─── Extract provided

Question 5: How should the Government prioritise the Defence Force’s efforts between ensuring New Zealand is secure, supporting the security and stability of our friends, partners and our ally Australia, and contributing to international peace and security globally?
A.N.Z.U.S. is out of date. It should be retired or thoroughly overhauled on the grounds it was set up for a Cold War security environment, and not for dealing with the establishment of terrorist entities such as Islamic State. New Zealand, whilst maintaining good relations with Australia should be prepared for the fact that Australia’s military orientation is trending towards the United States, whereas ours should be focussed on the South Pacific.
We cannot make a really meaningful contribution to American national security policy, and it seems to be a mess with no clearly obvious long term goals or a sense of how to achieve any goals that the U.S. might have. In contrast, there are clearly obvious problems that we can focus on in the South Pacific and have a realistic chance of establishing credibility.
Question 6: How should the Defence Force operate as part of the all-of-government effort to protect and advance the nation’s interests?
With integrity and credibility. You are representative of New Zealand on the world stage. The successful protection of international law, operating with the respect of foreign powers, but above all else the defence of New Zealand are your core outcomes.
Question 7: What is the Defence Force’s role in contributing to New Zealand’s national resilience to unforeseen events and natural disasters?

──────

Objective a → Transcribe the part of the defence text that opens with the words containing "A.N.Z.U.S. is out" and closes with "of establishing credibility.".
The defence text and the rows that come after it are unrelated material.

─── Provided information

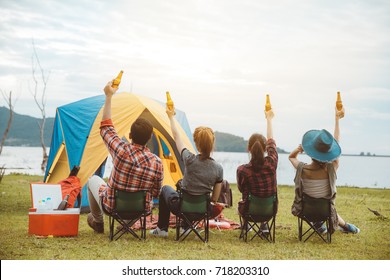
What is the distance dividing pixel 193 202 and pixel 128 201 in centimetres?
61

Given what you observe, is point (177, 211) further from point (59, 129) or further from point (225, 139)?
point (225, 139)

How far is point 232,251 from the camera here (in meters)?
4.63

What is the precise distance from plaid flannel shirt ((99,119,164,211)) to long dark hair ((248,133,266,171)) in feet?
2.97

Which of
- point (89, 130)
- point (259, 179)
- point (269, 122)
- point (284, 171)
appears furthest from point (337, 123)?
point (284, 171)

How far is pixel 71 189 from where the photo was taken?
647 cm

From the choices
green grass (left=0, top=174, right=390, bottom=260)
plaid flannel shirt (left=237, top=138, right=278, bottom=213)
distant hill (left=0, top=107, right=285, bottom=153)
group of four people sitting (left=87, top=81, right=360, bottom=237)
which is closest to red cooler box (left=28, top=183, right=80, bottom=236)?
green grass (left=0, top=174, right=390, bottom=260)

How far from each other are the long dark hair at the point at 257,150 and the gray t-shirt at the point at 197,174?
0.38m

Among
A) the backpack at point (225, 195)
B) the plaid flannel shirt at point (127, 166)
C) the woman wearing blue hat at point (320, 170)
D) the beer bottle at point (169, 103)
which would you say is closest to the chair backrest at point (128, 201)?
the plaid flannel shirt at point (127, 166)

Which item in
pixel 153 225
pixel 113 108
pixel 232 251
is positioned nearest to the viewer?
pixel 232 251

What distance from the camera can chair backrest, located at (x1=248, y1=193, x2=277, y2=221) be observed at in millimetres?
4977
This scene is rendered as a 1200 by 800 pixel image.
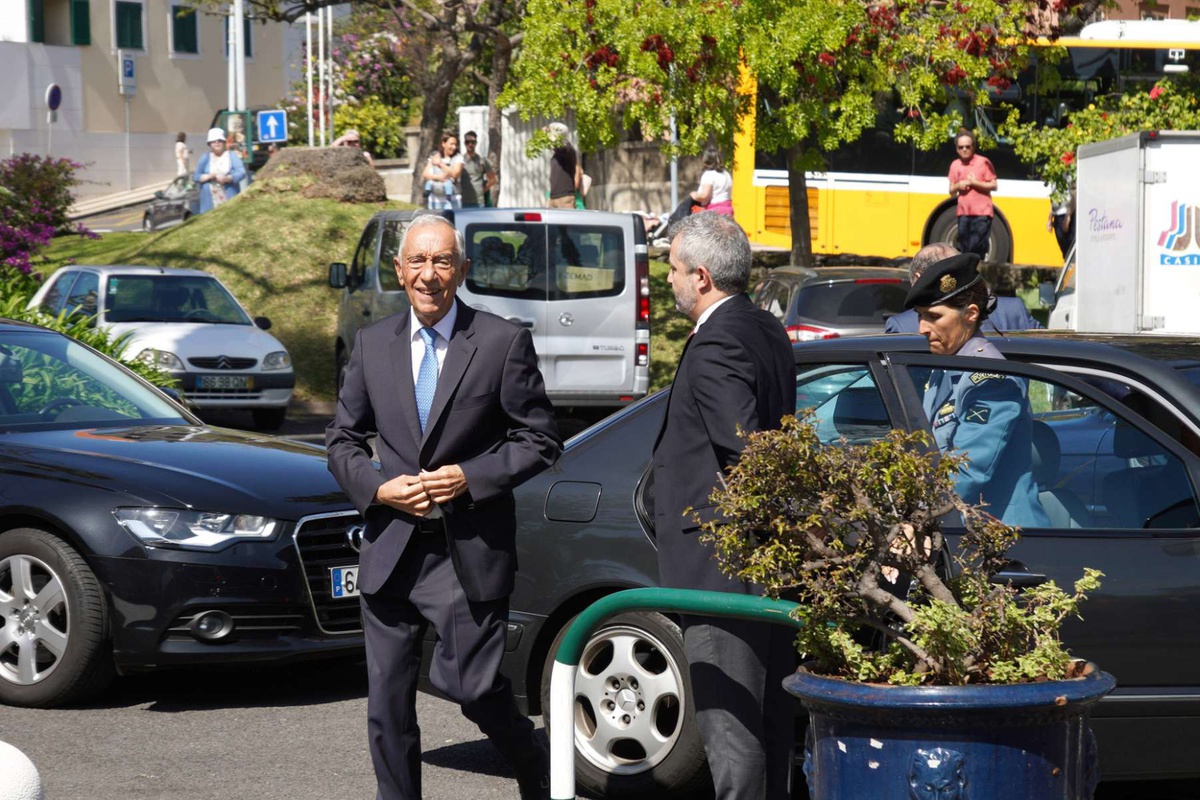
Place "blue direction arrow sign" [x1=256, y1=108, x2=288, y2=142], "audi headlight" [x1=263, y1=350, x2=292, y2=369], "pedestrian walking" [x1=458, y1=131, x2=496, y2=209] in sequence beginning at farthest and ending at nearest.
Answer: "blue direction arrow sign" [x1=256, y1=108, x2=288, y2=142], "pedestrian walking" [x1=458, y1=131, x2=496, y2=209], "audi headlight" [x1=263, y1=350, x2=292, y2=369]

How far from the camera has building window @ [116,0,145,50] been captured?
1957 inches

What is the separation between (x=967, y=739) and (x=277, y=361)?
14365mm

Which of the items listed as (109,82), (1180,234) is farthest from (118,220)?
(1180,234)

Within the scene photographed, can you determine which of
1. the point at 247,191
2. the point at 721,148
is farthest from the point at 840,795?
the point at 247,191

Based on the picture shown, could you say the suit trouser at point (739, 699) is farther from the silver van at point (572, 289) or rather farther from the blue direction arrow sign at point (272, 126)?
the blue direction arrow sign at point (272, 126)

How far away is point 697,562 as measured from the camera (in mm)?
4316

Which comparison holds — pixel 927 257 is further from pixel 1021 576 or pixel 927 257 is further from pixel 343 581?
pixel 1021 576

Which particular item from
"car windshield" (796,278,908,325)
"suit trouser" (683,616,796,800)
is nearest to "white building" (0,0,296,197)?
"car windshield" (796,278,908,325)

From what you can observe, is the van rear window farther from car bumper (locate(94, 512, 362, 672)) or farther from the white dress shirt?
the white dress shirt

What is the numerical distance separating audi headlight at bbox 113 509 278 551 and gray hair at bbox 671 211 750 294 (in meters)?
2.93

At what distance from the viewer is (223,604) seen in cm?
658

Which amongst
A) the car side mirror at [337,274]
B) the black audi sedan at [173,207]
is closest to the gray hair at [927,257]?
the car side mirror at [337,274]

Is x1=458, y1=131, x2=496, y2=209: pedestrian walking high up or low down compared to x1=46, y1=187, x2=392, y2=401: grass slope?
up

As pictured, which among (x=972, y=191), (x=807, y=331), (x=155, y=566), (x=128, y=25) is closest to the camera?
(x=155, y=566)
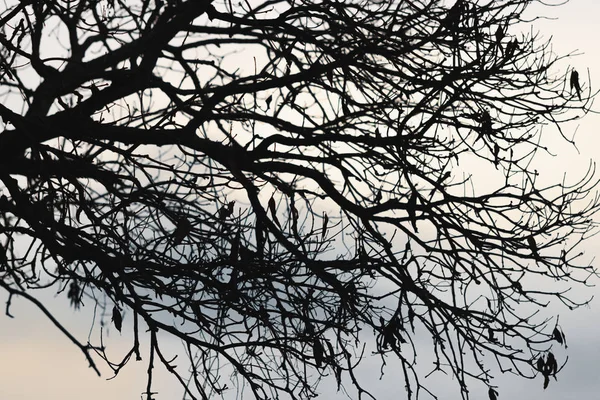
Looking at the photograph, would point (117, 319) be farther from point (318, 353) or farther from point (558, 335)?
point (558, 335)

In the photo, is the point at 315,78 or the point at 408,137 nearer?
the point at 408,137

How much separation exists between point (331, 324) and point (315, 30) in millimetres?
3077

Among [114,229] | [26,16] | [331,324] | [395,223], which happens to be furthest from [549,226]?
[26,16]

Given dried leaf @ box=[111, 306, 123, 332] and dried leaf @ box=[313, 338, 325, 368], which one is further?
dried leaf @ box=[313, 338, 325, 368]

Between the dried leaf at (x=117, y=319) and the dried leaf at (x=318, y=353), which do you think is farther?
the dried leaf at (x=318, y=353)

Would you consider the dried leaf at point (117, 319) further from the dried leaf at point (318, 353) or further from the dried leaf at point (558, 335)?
Answer: the dried leaf at point (558, 335)

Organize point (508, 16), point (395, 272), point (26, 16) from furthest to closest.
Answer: point (508, 16), point (395, 272), point (26, 16)

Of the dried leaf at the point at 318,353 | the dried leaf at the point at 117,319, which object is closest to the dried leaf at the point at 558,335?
the dried leaf at the point at 318,353

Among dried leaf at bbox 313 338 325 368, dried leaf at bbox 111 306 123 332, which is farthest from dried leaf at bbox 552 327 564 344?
dried leaf at bbox 111 306 123 332

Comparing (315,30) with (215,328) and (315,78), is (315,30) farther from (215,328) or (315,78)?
(215,328)

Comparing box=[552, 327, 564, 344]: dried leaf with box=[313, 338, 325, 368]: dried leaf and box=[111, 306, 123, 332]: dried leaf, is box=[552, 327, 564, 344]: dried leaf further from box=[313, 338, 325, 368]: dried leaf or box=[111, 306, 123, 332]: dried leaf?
box=[111, 306, 123, 332]: dried leaf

──────

Objective b → In the rows, format the part that opens with the line containing "From the choices" and closes with the line containing "group of four" as a JSON list of strings, with one string per line, both end lines included and blank lines left out.

Problem solution a →
A.N.Z.U.S. is out of date. It should be retired or thoroughly overhauled on the grounds it was set up for a Cold War security environment, and not for dealing with the establishment of terrorist entities such as Islamic State. New Zealand, whilst maintaining good relations with Australia should be prepared for the fact that Australia’s military orientation is trending towards the United States, whereas ours should be focussed on the South Pacific.
We cannot make a really meaningful contribution to American national security policy, and it seems to be a mess with no clearly obvious long term goals or a sense of how to achieve any goals that the U.S. might have. In contrast, there are clearly obvious problems that we can focus on in the South Pacific and have a realistic chance of establishing credibility.

Problem solution b →
[
  "From the choices",
  "green grass (left=0, top=174, right=390, bottom=260)",
  "plaid flannel shirt (left=237, top=138, right=278, bottom=213)",
  "distant hill (left=0, top=107, right=285, bottom=153)",
  "group of four people sitting (left=87, top=81, right=360, bottom=237)"
]